Questions:
1) Reproduisez, s'il vous plaît, le passage de l'extrait sur la prise en charge postopératoire qui va de « La démarche thérapeutique » jusqu'à « intention de la plaie. » inclus.
2) D'après l'extrait sur la prise en charge postopératoire, pendant combien de temps des soins locaux adaptés ont-ils été nécessaires ?

Extrait du texte:
---------------

2. Prise en charge postopératoire

La démarche thérapeutique nécessite des choix bien réfléchis pour effectuer l’amputation dans de bonnes conditions et pour minimiser les complications. Ainsi, la technique choisie doit tenir compte de l’état et des lésions des tissus mous [6, 7]. L’amputation par désarticulation a été adoptée pour diminuer la douleur et assurer une meilleure cicatrisation, afin de favoriser une locomotion rapide après l’intervention chirurgicale.

L’hématome sous-cutané postopératoire, l’ischémie et la nécrose de la peau à proximité de la suture ont entravé la cicatrisation de la plaie. Des soins locaux adaptés ont été nécessaires durant cinq semaines. Le changement régulier des pansements et le parage des tissus nécrosés (et des esquilles d’os sous-chondral) ont permis d’accélérer le recouvrement du tissu osseux par les bourgeons charnus et la cicatrisation par seconde intention de la plaie.

---------------

Éléments issus d'une source de données
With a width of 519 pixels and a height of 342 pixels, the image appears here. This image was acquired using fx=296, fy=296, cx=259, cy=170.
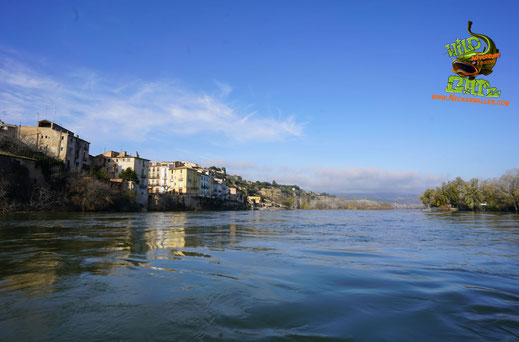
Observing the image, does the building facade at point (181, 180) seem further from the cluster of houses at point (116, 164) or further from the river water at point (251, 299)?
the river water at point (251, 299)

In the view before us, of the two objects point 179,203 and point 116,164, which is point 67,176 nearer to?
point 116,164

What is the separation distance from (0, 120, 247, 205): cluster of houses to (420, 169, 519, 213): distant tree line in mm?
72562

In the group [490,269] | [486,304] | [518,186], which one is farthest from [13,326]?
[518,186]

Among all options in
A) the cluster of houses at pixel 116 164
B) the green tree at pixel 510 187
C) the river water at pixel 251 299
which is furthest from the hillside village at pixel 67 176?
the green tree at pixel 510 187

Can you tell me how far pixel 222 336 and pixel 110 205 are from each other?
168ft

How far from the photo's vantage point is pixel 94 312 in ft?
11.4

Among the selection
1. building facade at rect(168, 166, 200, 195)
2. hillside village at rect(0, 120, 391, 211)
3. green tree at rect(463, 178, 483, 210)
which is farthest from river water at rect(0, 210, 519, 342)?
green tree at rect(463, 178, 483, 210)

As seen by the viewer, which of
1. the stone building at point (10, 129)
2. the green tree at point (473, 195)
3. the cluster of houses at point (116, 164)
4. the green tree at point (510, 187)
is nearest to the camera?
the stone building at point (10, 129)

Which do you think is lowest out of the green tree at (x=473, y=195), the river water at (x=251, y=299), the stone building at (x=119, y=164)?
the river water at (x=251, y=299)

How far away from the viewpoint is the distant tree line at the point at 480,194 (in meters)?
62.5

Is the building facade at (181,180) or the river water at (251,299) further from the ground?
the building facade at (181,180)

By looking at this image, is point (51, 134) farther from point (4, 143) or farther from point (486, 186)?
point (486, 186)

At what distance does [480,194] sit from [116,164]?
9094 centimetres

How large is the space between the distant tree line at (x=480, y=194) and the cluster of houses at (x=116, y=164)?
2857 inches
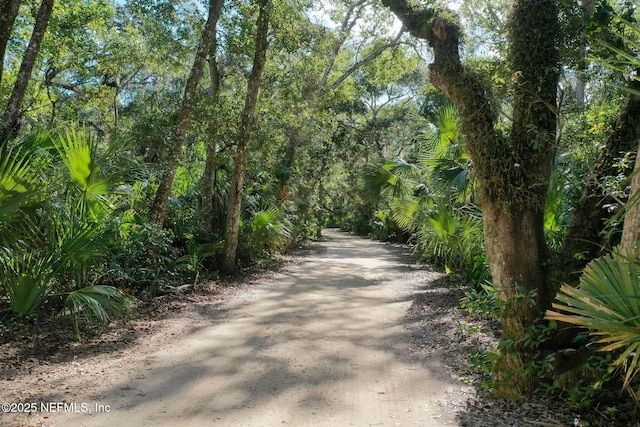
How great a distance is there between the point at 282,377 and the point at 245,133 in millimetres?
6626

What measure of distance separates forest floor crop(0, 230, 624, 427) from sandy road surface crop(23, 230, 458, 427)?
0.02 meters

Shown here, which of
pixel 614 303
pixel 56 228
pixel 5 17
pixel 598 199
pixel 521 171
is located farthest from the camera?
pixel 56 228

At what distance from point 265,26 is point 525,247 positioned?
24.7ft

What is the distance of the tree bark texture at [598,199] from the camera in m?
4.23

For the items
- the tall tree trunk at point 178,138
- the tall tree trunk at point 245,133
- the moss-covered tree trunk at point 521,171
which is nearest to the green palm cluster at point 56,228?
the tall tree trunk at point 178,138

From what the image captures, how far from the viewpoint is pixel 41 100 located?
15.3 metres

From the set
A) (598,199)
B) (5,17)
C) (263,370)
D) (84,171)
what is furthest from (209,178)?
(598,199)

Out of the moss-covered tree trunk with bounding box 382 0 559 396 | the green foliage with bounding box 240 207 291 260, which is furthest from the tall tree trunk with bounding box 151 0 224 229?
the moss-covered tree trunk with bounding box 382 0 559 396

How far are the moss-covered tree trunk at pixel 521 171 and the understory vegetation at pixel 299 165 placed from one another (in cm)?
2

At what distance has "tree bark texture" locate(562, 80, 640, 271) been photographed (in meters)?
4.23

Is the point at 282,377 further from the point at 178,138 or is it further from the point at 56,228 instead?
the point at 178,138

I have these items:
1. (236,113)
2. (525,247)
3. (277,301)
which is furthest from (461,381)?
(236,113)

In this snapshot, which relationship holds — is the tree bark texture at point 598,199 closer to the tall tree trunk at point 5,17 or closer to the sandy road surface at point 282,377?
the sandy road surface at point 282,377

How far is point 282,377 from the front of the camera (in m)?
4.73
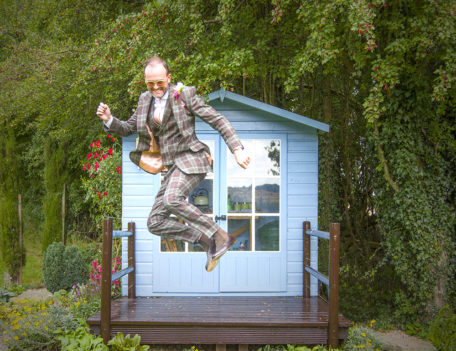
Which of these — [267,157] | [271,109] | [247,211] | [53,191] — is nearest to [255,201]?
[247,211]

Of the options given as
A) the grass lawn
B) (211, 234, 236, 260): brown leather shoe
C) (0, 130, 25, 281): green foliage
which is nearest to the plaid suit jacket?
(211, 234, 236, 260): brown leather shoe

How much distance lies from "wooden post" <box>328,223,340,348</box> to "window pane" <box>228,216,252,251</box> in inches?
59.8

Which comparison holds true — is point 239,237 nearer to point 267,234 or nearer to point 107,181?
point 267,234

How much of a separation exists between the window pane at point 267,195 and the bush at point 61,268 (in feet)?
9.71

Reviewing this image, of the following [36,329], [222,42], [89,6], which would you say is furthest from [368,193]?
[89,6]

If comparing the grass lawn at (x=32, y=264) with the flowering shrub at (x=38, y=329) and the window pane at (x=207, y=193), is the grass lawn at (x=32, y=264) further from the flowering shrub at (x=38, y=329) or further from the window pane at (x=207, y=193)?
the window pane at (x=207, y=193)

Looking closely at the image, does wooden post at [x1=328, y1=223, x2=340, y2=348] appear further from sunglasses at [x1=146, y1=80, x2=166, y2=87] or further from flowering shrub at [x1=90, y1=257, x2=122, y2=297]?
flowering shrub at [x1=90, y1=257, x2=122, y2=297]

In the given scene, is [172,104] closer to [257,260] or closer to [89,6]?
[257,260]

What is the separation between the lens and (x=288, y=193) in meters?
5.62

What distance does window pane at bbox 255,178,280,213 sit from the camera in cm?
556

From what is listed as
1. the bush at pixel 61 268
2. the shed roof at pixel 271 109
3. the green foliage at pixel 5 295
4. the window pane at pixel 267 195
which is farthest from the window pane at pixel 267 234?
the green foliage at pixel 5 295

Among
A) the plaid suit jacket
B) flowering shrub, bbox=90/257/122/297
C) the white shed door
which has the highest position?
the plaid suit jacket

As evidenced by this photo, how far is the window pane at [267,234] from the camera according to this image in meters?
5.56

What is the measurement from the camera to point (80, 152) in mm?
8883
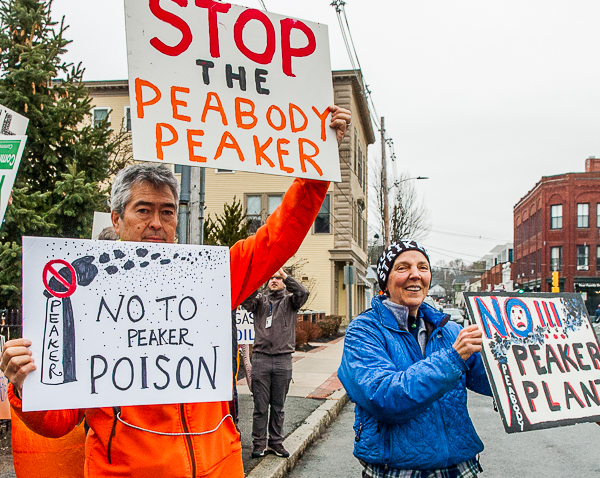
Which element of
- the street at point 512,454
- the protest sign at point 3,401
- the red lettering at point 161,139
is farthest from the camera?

---------------

Solutions proposées:
1)
La démarche thérapeutique nécessite des choix bien réfléchis pour effectuer l’amputation dans de bonnes conditions et pour minimiser les complications. Ainsi, la technique choisie doit tenir compte de l’état et des lésions des tissus mous [6, 7]. L’amputation par désarticulation a été adoptée pour diminuer la douleur et assurer une meilleure cicatrisation, afin de favoriser une locomotion rapide après l’intervention chirurgicale.

L’hématome sous-cutané postopératoire, l’ischémie et la nécrose de la peau à proximité de la suture ont entravé la cicatrisation de la plaie. Des soins locaux adaptés ont été nécessaires durant cinq semaines. Le changement régulier des pansements et le parage des tissus nécrosés (et des esquilles d’os sous-chondral) ont permis d’accélérer le recouvrement du tissu osseux par les bourgeons charnus et la cicatrisation par seconde intention de la plaie.

2) Durant cinq semaines.